In the UK today, OHNs must be registered on part 1 of the Nursing and Midwifery Council register. Registered nurses can take apprenticeships or an approved programme in Specialist Community Public Health Nursing to become an OHN.

== Roles and Responsibilities ==
The role of the OHN encompasses a range of responsibilities. OHNs might carry out pre-employment medical checks, care for people who become injured or ill at work, provide counselling, give advice and educate employees on health and safety and sickness absence, and perform risk assessments and maintain records for employees and businesses.

OHNs routinely coordinate and manage the care of ill and injured workers. Occupational Health Nurses' role as case managers has grown as they now assist with the coordination and management of work-related and non-work related injuries and illness, which includes group health, worker's compensation (and Family Medical Leave Act in the USA) as well as short/long term disability.

OHNs develop programs that promote lifestyle change and individual efforts that lower risk of disease and injury. OHNs also assist in creating environments that provide a sense of balance among work, family, personal, health and psychosocial concerns. Additional strategies to assist in health promotion to keep workers healthy and productive include immunizations, smoking cessation, exercise/fitness, nutrition and weight control, stress management, chronic disease management, and use of medical services.

Occupational Health Nurses (OHNs) offer counseling to workers for common challenges such as work-related issues and injuries. They also provide counseling for other issues such as substance abuse, psychological issues, concerns for health and wellness, etc.
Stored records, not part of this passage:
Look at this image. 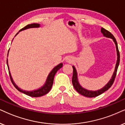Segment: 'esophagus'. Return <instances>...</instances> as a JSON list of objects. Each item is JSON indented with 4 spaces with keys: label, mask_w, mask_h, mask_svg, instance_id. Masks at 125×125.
Returning a JSON list of instances; mask_svg holds the SVG:
<instances>
[{
    "label": "esophagus",
    "mask_w": 125,
    "mask_h": 125,
    "mask_svg": "<svg viewBox=\"0 0 125 125\" xmlns=\"http://www.w3.org/2000/svg\"><path fill=\"white\" fill-rule=\"evenodd\" d=\"M66 61H67V62H69V63L73 62V61L71 59H70V58H67V59H66Z\"/></svg>",
    "instance_id": "1"
}]
</instances>
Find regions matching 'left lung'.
<instances>
[{"label":"left lung","instance_id":"1","mask_svg":"<svg viewBox=\"0 0 125 125\" xmlns=\"http://www.w3.org/2000/svg\"><path fill=\"white\" fill-rule=\"evenodd\" d=\"M101 31L103 34L104 36H105L107 37H110L113 40L114 42L115 45H116V51H117V55H118V60L117 62H116V67H115V72L114 73V74L112 77V78L110 81L108 82V83L105 85L104 87H103L102 89H101L100 90H98V91H88V90H86L85 89H83V88H82L80 85L79 84L78 80H77V72H76V70H75V67L74 66H73V77H72V83L73 85L74 88H75V89L80 94H82V95L85 96V97H96V96L100 95V94H102L105 91H106L108 90L109 88H110L111 86H112V85L113 84L114 82V80L115 79V77H116V73H117V70H118V66H119V61H120V53H119V50H118V44H117V42H116V39L114 37L111 32L107 31V30L104 29L103 28H102L101 29Z\"/></svg>","mask_w":125,"mask_h":125}]
</instances>
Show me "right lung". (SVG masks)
<instances>
[{
  "mask_svg": "<svg viewBox=\"0 0 125 125\" xmlns=\"http://www.w3.org/2000/svg\"><path fill=\"white\" fill-rule=\"evenodd\" d=\"M39 26H40V25L38 24V23H31V24H29L26 25V26H25L24 28H22V29L20 31H23V30L28 29V28H37V27H39ZM17 34H18V33L16 34V35ZM7 64L8 69L9 70V66H8V63H7ZM62 66H63L62 63H60L59 64H58V66H56V67L53 68L51 72H50V73L49 74L48 76L47 77L46 83H45V85H44L42 88H41L40 89L37 90H36V91H31V92L23 91V90L20 89V88H19L18 86L15 84V83H14L13 80H12V79L11 78V76L10 71L9 70V75H10L11 81L12 84L14 85V86H15V88H16L17 89H18L19 91L21 92H22L25 94H26V95L31 96V97H40V96H42L44 95V94H48L49 92H50V91L51 90L52 88V86L55 74H56V73L58 72V70H59V69H61V68L62 67Z\"/></svg>",
  "mask_w": 125,
  "mask_h": 125,
  "instance_id": "1",
  "label": "right lung"
}]
</instances>
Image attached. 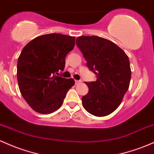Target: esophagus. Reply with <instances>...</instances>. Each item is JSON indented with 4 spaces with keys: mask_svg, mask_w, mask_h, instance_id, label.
Listing matches in <instances>:
<instances>
[{
    "mask_svg": "<svg viewBox=\"0 0 154 154\" xmlns=\"http://www.w3.org/2000/svg\"><path fill=\"white\" fill-rule=\"evenodd\" d=\"M80 83H81V81H79V80H75V85H77V84H80Z\"/></svg>",
    "mask_w": 154,
    "mask_h": 154,
    "instance_id": "esophagus-1",
    "label": "esophagus"
}]
</instances>
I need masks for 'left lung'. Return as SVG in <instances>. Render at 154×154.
<instances>
[{
	"label": "left lung",
	"instance_id": "8db88e82",
	"mask_svg": "<svg viewBox=\"0 0 154 154\" xmlns=\"http://www.w3.org/2000/svg\"><path fill=\"white\" fill-rule=\"evenodd\" d=\"M77 46L86 60V65L97 80L86 82L89 92L82 97V105L95 116L113 113L128 90L131 68L128 56L116 44L98 36H81Z\"/></svg>",
	"mask_w": 154,
	"mask_h": 154
}]
</instances>
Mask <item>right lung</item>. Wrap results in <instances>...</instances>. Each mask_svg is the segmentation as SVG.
Listing matches in <instances>:
<instances>
[{"label":"right lung","mask_w":154,"mask_h":154,"mask_svg":"<svg viewBox=\"0 0 154 154\" xmlns=\"http://www.w3.org/2000/svg\"><path fill=\"white\" fill-rule=\"evenodd\" d=\"M75 37L59 33L40 35L30 41L17 61V81L22 97L35 111L49 114L61 107L75 82L56 74L63 70L65 57Z\"/></svg>","instance_id":"right-lung-1"}]
</instances>
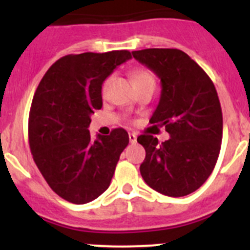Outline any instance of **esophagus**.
Wrapping results in <instances>:
<instances>
[{"label":"esophagus","instance_id":"obj_1","mask_svg":"<svg viewBox=\"0 0 250 250\" xmlns=\"http://www.w3.org/2000/svg\"><path fill=\"white\" fill-rule=\"evenodd\" d=\"M136 138H138V136H136V134H129V140L131 144L136 143Z\"/></svg>","mask_w":250,"mask_h":250}]
</instances>
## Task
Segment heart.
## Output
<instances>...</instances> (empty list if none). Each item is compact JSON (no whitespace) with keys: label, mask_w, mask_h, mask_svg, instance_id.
<instances>
[{"label":"heart","mask_w":250,"mask_h":250,"mask_svg":"<svg viewBox=\"0 0 250 250\" xmlns=\"http://www.w3.org/2000/svg\"><path fill=\"white\" fill-rule=\"evenodd\" d=\"M131 76H132V81H134V85L135 86L141 85V83H155L154 76H152L147 70H144V68H136V70H134ZM107 85H109V80H105V83H103V87H101V92H103V95L106 92Z\"/></svg>","instance_id":"heart-1"}]
</instances>
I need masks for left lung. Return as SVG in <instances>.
Segmentation results:
<instances>
[{"label":"left lung","instance_id":"8db88e82","mask_svg":"<svg viewBox=\"0 0 250 250\" xmlns=\"http://www.w3.org/2000/svg\"><path fill=\"white\" fill-rule=\"evenodd\" d=\"M134 59L161 81L160 101L150 123L165 126L170 139L140 135L145 155L140 173L150 188L185 196L210 176L219 156L223 115L215 86L198 63L178 48L132 51Z\"/></svg>","mask_w":250,"mask_h":250}]
</instances>
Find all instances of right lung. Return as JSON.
Here are the masks:
<instances>
[{"instance_id": "right-lung-1", "label": "right lung", "mask_w": 250, "mask_h": 250, "mask_svg": "<svg viewBox=\"0 0 250 250\" xmlns=\"http://www.w3.org/2000/svg\"><path fill=\"white\" fill-rule=\"evenodd\" d=\"M127 50L85 52L57 60L42 77L28 116V143L37 167L62 199L86 204L109 188L120 154L129 144L121 127L91 140V115L103 106L101 86Z\"/></svg>"}]
</instances>
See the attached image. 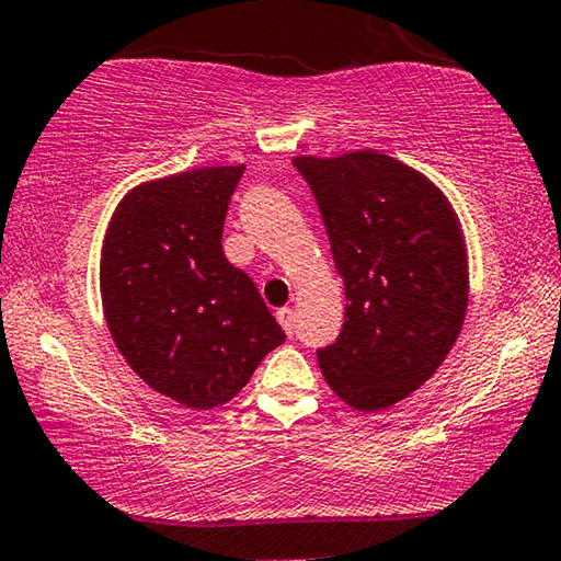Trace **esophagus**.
Masks as SVG:
<instances>
[{"label":"esophagus","instance_id":"1","mask_svg":"<svg viewBox=\"0 0 561 561\" xmlns=\"http://www.w3.org/2000/svg\"><path fill=\"white\" fill-rule=\"evenodd\" d=\"M277 320L284 328V333L295 335V312H291V307H282V310H277Z\"/></svg>","mask_w":561,"mask_h":561}]
</instances>
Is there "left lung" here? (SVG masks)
Instances as JSON below:
<instances>
[{
  "label": "left lung",
  "instance_id": "obj_1",
  "mask_svg": "<svg viewBox=\"0 0 561 561\" xmlns=\"http://www.w3.org/2000/svg\"><path fill=\"white\" fill-rule=\"evenodd\" d=\"M320 205L345 325L318 351L333 393L356 412H383L414 393L453 351L468 312V243L447 195L378 149L297 154Z\"/></svg>",
  "mask_w": 561,
  "mask_h": 561
}]
</instances>
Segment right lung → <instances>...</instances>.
<instances>
[{"instance_id":"1","label":"right lung","mask_w":561,"mask_h":561,"mask_svg":"<svg viewBox=\"0 0 561 561\" xmlns=\"http://www.w3.org/2000/svg\"><path fill=\"white\" fill-rule=\"evenodd\" d=\"M243 164L134 185L101 247V305L129 368L187 409L231 401L284 330L220 247Z\"/></svg>"}]
</instances>
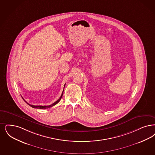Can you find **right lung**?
<instances>
[{"label": "right lung", "mask_w": 155, "mask_h": 155, "mask_svg": "<svg viewBox=\"0 0 155 155\" xmlns=\"http://www.w3.org/2000/svg\"><path fill=\"white\" fill-rule=\"evenodd\" d=\"M64 86H65V85H64ZM63 91H64V89H63ZM63 92L62 93V95H61V96L60 97V98L57 101H56L55 103H54L53 104H51L50 105H31V104H29L28 103H27L26 101H25V100L24 99V98L22 97V99L23 100L25 101V102L28 104L29 105H30L31 107L32 108H38V109H46V108H50V107H52V106H54V105H56V104H58L59 102V101L61 100V99H62V96H63Z\"/></svg>", "instance_id": "obj_1"}]
</instances>
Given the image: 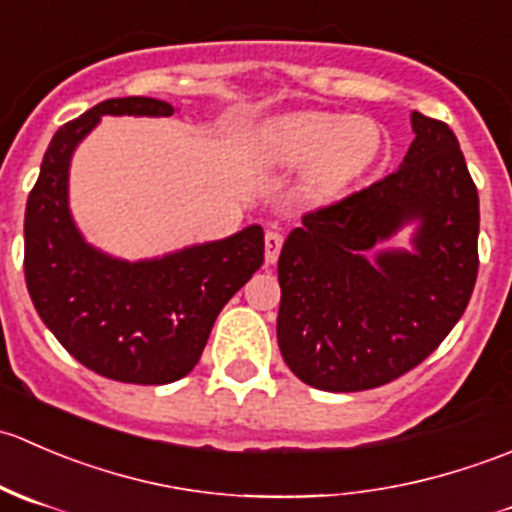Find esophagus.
I'll use <instances>...</instances> for the list:
<instances>
[{
    "label": "esophagus",
    "instance_id": "obj_1",
    "mask_svg": "<svg viewBox=\"0 0 512 512\" xmlns=\"http://www.w3.org/2000/svg\"><path fill=\"white\" fill-rule=\"evenodd\" d=\"M282 242H285V237H282L280 230H267L265 235V260L267 265H272V262H277V257H280V250H282Z\"/></svg>",
    "mask_w": 512,
    "mask_h": 512
}]
</instances>
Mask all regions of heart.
<instances>
[{"instance_id": "heart-1", "label": "heart", "mask_w": 512, "mask_h": 512, "mask_svg": "<svg viewBox=\"0 0 512 512\" xmlns=\"http://www.w3.org/2000/svg\"><path fill=\"white\" fill-rule=\"evenodd\" d=\"M267 151L280 163H312L309 190L329 198L349 188L379 160L384 151V131L369 118L297 113L270 133Z\"/></svg>"}]
</instances>
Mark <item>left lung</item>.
I'll use <instances>...</instances> for the list:
<instances>
[{"instance_id": "obj_1", "label": "left lung", "mask_w": 512, "mask_h": 512, "mask_svg": "<svg viewBox=\"0 0 512 512\" xmlns=\"http://www.w3.org/2000/svg\"><path fill=\"white\" fill-rule=\"evenodd\" d=\"M399 170L302 215L277 262V342L297 379L366 391L421 364L463 317L478 277V190L448 123L414 111ZM419 220L414 253L363 252Z\"/></svg>"}]
</instances>
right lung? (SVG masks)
Wrapping results in <instances>:
<instances>
[{
  "instance_id": "right-lung-1",
  "label": "right lung",
  "mask_w": 512,
  "mask_h": 512,
  "mask_svg": "<svg viewBox=\"0 0 512 512\" xmlns=\"http://www.w3.org/2000/svg\"><path fill=\"white\" fill-rule=\"evenodd\" d=\"M173 116L158 98H108L64 123L24 213V277L41 322L76 361L123 384H170L193 371L220 309L265 262L245 227L160 260L123 262L86 245L66 203L69 160L101 116Z\"/></svg>"
}]
</instances>
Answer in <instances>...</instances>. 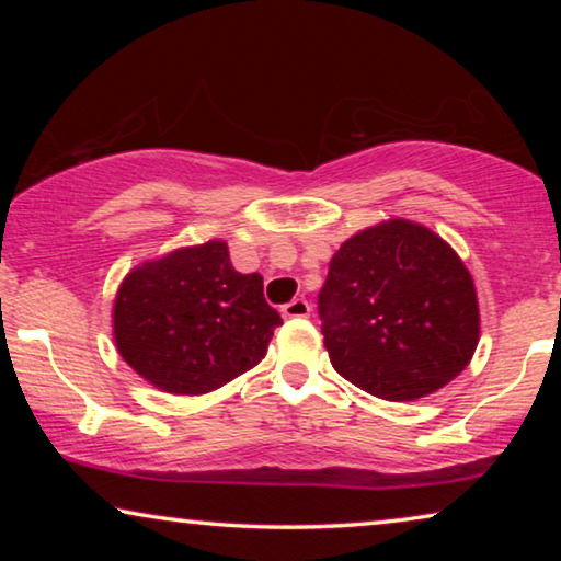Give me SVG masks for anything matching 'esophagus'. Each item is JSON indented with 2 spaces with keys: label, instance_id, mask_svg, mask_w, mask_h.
I'll use <instances>...</instances> for the list:
<instances>
[{
  "label": "esophagus",
  "instance_id": "obj_1",
  "mask_svg": "<svg viewBox=\"0 0 561 561\" xmlns=\"http://www.w3.org/2000/svg\"><path fill=\"white\" fill-rule=\"evenodd\" d=\"M280 313L286 319H306L311 313V306H309V301H306V298H294V301L283 306Z\"/></svg>",
  "mask_w": 561,
  "mask_h": 561
}]
</instances>
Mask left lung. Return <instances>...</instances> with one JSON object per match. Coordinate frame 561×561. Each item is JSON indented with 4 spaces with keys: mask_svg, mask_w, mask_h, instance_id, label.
<instances>
[{
    "mask_svg": "<svg viewBox=\"0 0 561 561\" xmlns=\"http://www.w3.org/2000/svg\"><path fill=\"white\" fill-rule=\"evenodd\" d=\"M332 367L386 401H416L470 365L478 290L462 257L411 219H386L340 244L319 294Z\"/></svg>",
    "mask_w": 561,
    "mask_h": 561,
    "instance_id": "obj_1",
    "label": "left lung"
}]
</instances>
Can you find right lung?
I'll return each mask as SVG.
<instances>
[{
    "mask_svg": "<svg viewBox=\"0 0 561 561\" xmlns=\"http://www.w3.org/2000/svg\"><path fill=\"white\" fill-rule=\"evenodd\" d=\"M278 324L263 275L237 273L225 240L145 260L119 283L112 309L122 359L173 396L211 393L252 370Z\"/></svg>",
    "mask_w": 561,
    "mask_h": 561,
    "instance_id": "add662e5",
    "label": "right lung"
}]
</instances>
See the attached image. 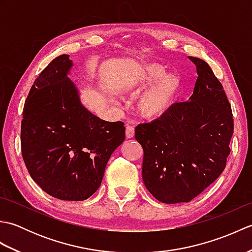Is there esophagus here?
<instances>
[{
  "mask_svg": "<svg viewBox=\"0 0 252 252\" xmlns=\"http://www.w3.org/2000/svg\"><path fill=\"white\" fill-rule=\"evenodd\" d=\"M126 138H131L134 136V127L131 126H126Z\"/></svg>",
  "mask_w": 252,
  "mask_h": 252,
  "instance_id": "1",
  "label": "esophagus"
}]
</instances>
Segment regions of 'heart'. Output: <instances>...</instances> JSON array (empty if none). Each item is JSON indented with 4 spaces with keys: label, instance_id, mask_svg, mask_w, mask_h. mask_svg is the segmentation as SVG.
<instances>
[{
    "label": "heart",
    "instance_id": "b5f03b06",
    "mask_svg": "<svg viewBox=\"0 0 252 252\" xmlns=\"http://www.w3.org/2000/svg\"><path fill=\"white\" fill-rule=\"evenodd\" d=\"M148 86L151 88L137 99V114L146 120L161 119L169 114L179 98L182 88L181 78L175 73H165L162 66L151 63L138 69L135 74L121 85V89L136 95Z\"/></svg>",
    "mask_w": 252,
    "mask_h": 252
}]
</instances>
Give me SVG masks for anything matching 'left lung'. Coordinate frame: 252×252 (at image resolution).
<instances>
[{"label":"left lung","mask_w":252,"mask_h":252,"mask_svg":"<svg viewBox=\"0 0 252 252\" xmlns=\"http://www.w3.org/2000/svg\"><path fill=\"white\" fill-rule=\"evenodd\" d=\"M189 58L198 76L189 99L175 103L161 119L135 127L144 151V184L163 203L189 202L199 195L223 172L231 153V104L210 66Z\"/></svg>","instance_id":"8db88e82"}]
</instances>
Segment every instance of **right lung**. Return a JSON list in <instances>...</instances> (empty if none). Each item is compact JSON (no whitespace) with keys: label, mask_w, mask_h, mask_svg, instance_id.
<instances>
[{"label":"right lung","mask_w":252,"mask_h":252,"mask_svg":"<svg viewBox=\"0 0 252 252\" xmlns=\"http://www.w3.org/2000/svg\"><path fill=\"white\" fill-rule=\"evenodd\" d=\"M72 66L69 55H61L35 79L25 103L20 140L32 180L58 199L81 201L98 189L126 127L85 108L68 77Z\"/></svg>","instance_id":"1"}]
</instances>
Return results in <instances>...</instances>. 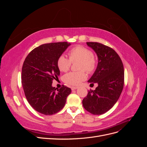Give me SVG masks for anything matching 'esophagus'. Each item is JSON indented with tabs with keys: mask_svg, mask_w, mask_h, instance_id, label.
I'll return each instance as SVG.
<instances>
[{
	"mask_svg": "<svg viewBox=\"0 0 147 147\" xmlns=\"http://www.w3.org/2000/svg\"><path fill=\"white\" fill-rule=\"evenodd\" d=\"M77 88H78V87H77V86H72V88H71V90H77Z\"/></svg>",
	"mask_w": 147,
	"mask_h": 147,
	"instance_id": "1",
	"label": "esophagus"
}]
</instances>
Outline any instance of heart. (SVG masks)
I'll use <instances>...</instances> for the list:
<instances>
[{"instance_id":"heart-1","label":"heart","mask_w":147,"mask_h":147,"mask_svg":"<svg viewBox=\"0 0 147 147\" xmlns=\"http://www.w3.org/2000/svg\"><path fill=\"white\" fill-rule=\"evenodd\" d=\"M69 59L65 55L59 56L57 60V67L61 72H66L71 66V63L78 61V69L79 72H70L63 77L65 83L70 85L77 86L86 78V74L92 73L96 69L97 61L92 51L88 48L82 46H77L71 49L69 53Z\"/></svg>"}]
</instances>
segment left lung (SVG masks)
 Segmentation results:
<instances>
[{"label": "left lung", "mask_w": 147, "mask_h": 147, "mask_svg": "<svg viewBox=\"0 0 147 147\" xmlns=\"http://www.w3.org/2000/svg\"><path fill=\"white\" fill-rule=\"evenodd\" d=\"M86 44L98 57L97 68L88 82L96 83L98 86L89 91L82 101L83 106L93 115H102L113 107L121 95L124 78L123 64L112 48L97 42Z\"/></svg>", "instance_id": "8db88e82"}]
</instances>
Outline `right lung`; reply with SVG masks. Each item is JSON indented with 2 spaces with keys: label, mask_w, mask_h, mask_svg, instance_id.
<instances>
[{
  "label": "right lung",
  "mask_w": 147,
  "mask_h": 147,
  "mask_svg": "<svg viewBox=\"0 0 147 147\" xmlns=\"http://www.w3.org/2000/svg\"><path fill=\"white\" fill-rule=\"evenodd\" d=\"M71 44L57 42L43 44L30 51L22 68L21 82L26 99L37 112L51 115L63 109L71 89L53 87L54 79L59 76L57 60ZM57 91H56V90Z\"/></svg>",
  "instance_id": "1"
}]
</instances>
OHNs can also manage employee assistance programs, take charge of referrals, and coordinate follow-up of community resources.

OHNs can detect hazards or potential hazards in the workplace. They are able to conduct research in order to monitor, evaluate, and analyze certain hazardous elements (AAOHN, n.d.). Conducting research assists in developing a safety plan and implementing preventative and control measures (AAOHN, n.d.). Examples of workplace hazards include toxic chemical exposure, confined spaces, frayed cords, infectious material exposure, extreme heat/cold conditions, and injuries such as falls. It is important to detect patterns and implement changes to promote a safer workplace environment.

== Future of Occupational Health Nursing ==
Occupational Health is projected to grow by 12% 2022. Health and wellness in the workplace areas becoming more important than ever. Healthcare reform is set to improve access to deliver healthcare services for all individuals. The demand for occupational health nurses will increase due to the reform. Workplaces today have rising insurance costs and worker compensation cases, this creates a need for qualified occupational health nurses who understand the healthcare market. Most cooperation's have incorporated a wellness program to help decrease employee related injury and illness. Also, many companies are taking precautions to prevent lawsuits.